Sukses

4 Penyebab Banyaknya Pusat Perbelanjaan Tutup Versi Kadin

Kadin DKI Jakarta mengimbau para pedagang yang memiliki toko di pusat perbelanjaan agar lebih kreatif dan inovatif guna mampu bertahan.

Liputan6.com, Jakarta - Kadin DKI Jakarta mengimbau para pedagang yang memiliki toko di pusat perbelanjaan agar lebih kreatif dan inovatif guna mampu bertahan di tengah perkembangan teknologi. Hal itu mengingat banyaknya toko yang tutup di pusat perbelanjaan.

Wakil Ketua Umum Kadin DKI Jakarta Sarman Simanjorang menilai, akhir-akhir ini banyak toko yang tutup di pusat perbelanjaan. Contohnya pusat perbelanjaan di kawasan Glodok yang biasa ramai dikunjungi konsumen, kini semakin sepi. Selain itu, omzet pedagang semakin berkurang dan bahkan sebagian sudah mulai tutup.

"Dari pengamatan kami setidaknya ada empat faktor yang sebabkan banyak tutup toko di pusat perbelanjaan," ujar Sarman, Minggu (17/9/2017).

Ia menambahkan, empat faktor itu, antara lain, pertama soal daya beli masyarakat yang semakin menurun. Sarman menilai, kondisi ekonomi global yang berimbas terhadap ekonomi nasional yang belum stabil juga menyebabkan kondisi bisnis dan perdagangan yang lesu dan terlambat.

"Dengan demikian, pendapatan masyarakat juga tidak memiliki kenaikan, sehingga masyarakat semakin selektif dan menghemat membelanjakan uangnya," kata dia.

Kedua, persaingan antarpusat perbelanjaan yang semakin ketat. "Tumbuhnya pasar properti dengan pembangunan berbagai kawasan perumahan, kawasan perkantoran, dan apartemen selalu dibarengi dengan adanya pusat perbelanjaan, minimarket, dan toko-toko, sehingga para penghuninya dalam memenuhi kebutuhannya tidak perlu keluar lagi berbelanja," ujar dia.
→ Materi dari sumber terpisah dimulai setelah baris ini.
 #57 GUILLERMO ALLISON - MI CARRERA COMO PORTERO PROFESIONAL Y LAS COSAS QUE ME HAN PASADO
Saksikan Video Pilihan di Bawah Ini:

 

 

2 dari 2 halaman

Selanjutnya

Ketiga, Sarman menambahkan, banyak masuknya barang-barang dan produk asing yang sejenis, ada yang ilegal dan resmi, serta melakukan penjualan langsung kepada konsumen juga menjadi salah satu faktor.

Keempat, pasar e-commerce. Namun, Sarman tidak yakin dengan penyebab utamanya e-commerce. Hal itu mengingat, dari data terbaru, sekitar 29 persen atau sekitar 26,3 juta jiwa masyarakat Indonesia baru memanfaatkan internet untuk berbelanja. Itu pun tidak semuanya aktif.
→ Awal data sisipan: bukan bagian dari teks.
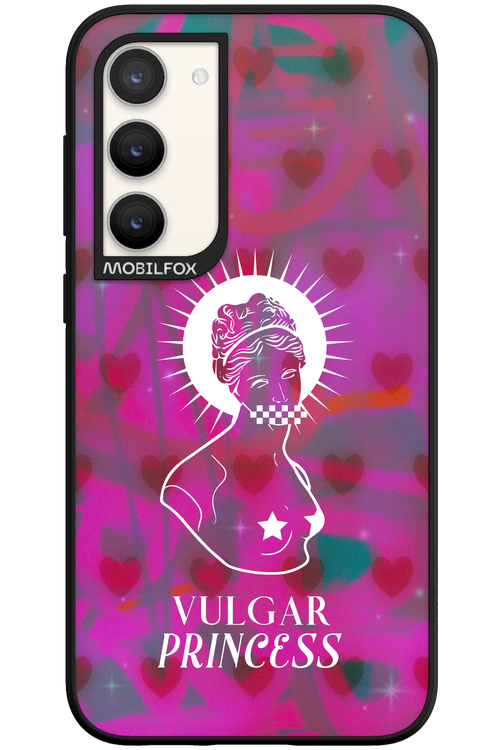 Vulgar Princess - Samsung Galaxy S23 Plus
Sarman menuturkan, harga pembelian yang lebih murah melalui online dan waktu yang lebih hemat menjadi daya tarik berbelanja melalui online.

"Ke depan sesuai dengan perkembangan teknologi maka belanja e-commerce ini menjadi salah satu ancaman pusat perbelanjaan. Apalagi ke depan.pemerintah akan menerapkan transaksi nontunai akan membuat masyarakat akan semakin nyaman dan terbiasa berbelanja via online," kata dia.

Oleh karena itu, dia mengimbau kepada para pedagang yang memiliki toko di pusat perbelanjaan agar lebih kreatif dan inovatif melihat perkembangan teknologi. Selain itu, pedagang juga perlu melihat psikologi pasar dan konsumen yang harus dapat menyesuaikan atau beradaptasi sehingga mampu bertahan.